**Data:**
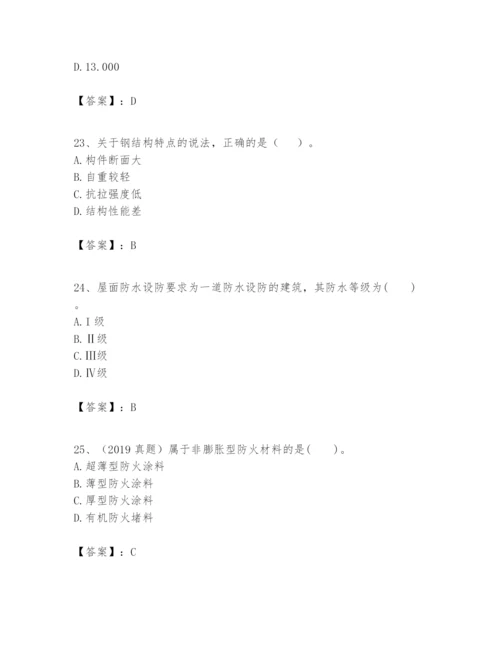 D. 13.000

【答案】：D

23、关于钢结构特点的说法，正确的是（　）。
A. 构件断面大
B. 自重较轻
C. 抗拉强度低
D. 结构性能差

【答案】：B

24、屋面防水设防要求为一道防水设防的建筑，其防水等级为(　)。
A. Ⅰ级
B. Ⅱ级
C. Ⅲ级
D. Ⅳ级

【答案】：B

25、（2019 真题）属于非膨胀型防火材料的是(　)。
A. 超薄型防火涂料
B. 薄型防火涂料
C. 厚型防火涂料
D. 有机防火堵料

【答案】：C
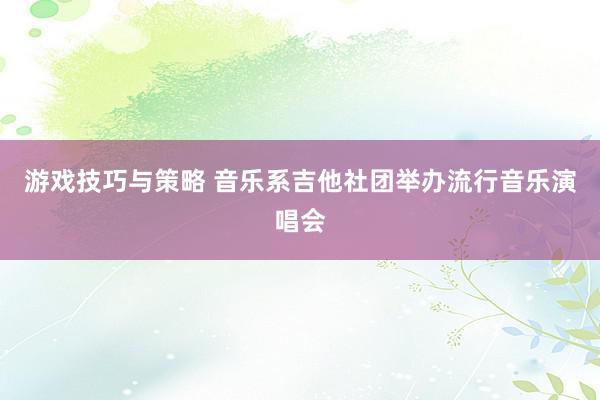 游戏技巧与策略 音乐系吉他社团举办流行音乐演唱会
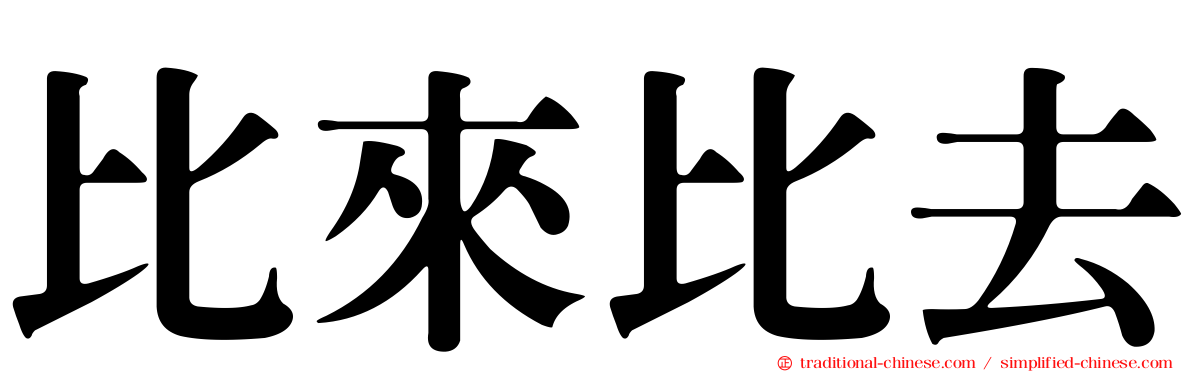 比來比去

traditional-chinese.com / simplified-chinese.com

**What the task asks:**
A faithful, word-for-word version of the records above is needed, with no images in it.

**Answer space:**
 D. 13.000

【答案】：D

23、关于钢结构特点的说法，正确的是（　）。
A. 构件断面大
B. 自重较轻
C. 抗拉强度低
D. 结构性能差

【答案】：B

24、屋面防水设防要求为一道防水设防的建筑，其防水等级为(　)。
A. Ⅰ级
B. Ⅱ级
C. Ⅲ级
D. Ⅳ级

【答案】：B

25、（2019 真题）属于非膨胀型防火材料的是(　)。
A. 超薄型防火涂料
B. 薄型防火涂料
C. 厚型防火涂料
D. 有机防火堵料

【答案】：C
 游戏技巧与策略 音乐系吉他社团举办流行音乐演唱会
 比來比去

traditional-chinese.com / simplified-chinese.com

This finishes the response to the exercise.